→ DATA RECORDS
*** Block opens ***

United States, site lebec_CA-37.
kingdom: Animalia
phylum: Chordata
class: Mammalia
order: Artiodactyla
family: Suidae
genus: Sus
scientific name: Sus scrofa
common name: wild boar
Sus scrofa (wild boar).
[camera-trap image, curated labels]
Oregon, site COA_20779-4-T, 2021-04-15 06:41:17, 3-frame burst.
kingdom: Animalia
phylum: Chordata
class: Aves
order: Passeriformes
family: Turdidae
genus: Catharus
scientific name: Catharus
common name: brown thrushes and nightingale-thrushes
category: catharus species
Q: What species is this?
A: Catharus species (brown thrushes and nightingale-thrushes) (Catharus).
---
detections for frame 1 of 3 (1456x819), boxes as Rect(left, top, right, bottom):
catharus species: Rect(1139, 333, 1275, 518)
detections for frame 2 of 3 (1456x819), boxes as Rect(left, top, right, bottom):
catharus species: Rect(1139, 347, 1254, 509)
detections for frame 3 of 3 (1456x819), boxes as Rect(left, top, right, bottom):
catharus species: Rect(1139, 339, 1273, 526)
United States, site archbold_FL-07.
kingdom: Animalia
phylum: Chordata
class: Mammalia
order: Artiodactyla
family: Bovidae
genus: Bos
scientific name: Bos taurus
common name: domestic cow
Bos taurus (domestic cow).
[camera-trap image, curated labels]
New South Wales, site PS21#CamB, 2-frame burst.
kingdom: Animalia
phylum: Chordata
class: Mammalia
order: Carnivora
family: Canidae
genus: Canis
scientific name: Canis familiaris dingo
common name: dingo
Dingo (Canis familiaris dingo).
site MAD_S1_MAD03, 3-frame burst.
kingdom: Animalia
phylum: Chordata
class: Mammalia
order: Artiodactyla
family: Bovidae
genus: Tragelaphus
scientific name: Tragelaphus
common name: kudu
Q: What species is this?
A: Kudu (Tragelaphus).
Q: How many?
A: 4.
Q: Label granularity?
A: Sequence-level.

*** Block closes ***

→ ACTION ITEM
Wherever the word "burst" appears in the data, return the whole line.

→ RESULT
Oregon, site COA_20779-4-T, 2021-04-15 06:41:17, 3-frame burst.
New South Wales, site PS21#CamB, 2-frame burst.
site MAD_S1_MAD03, 3-frame burst.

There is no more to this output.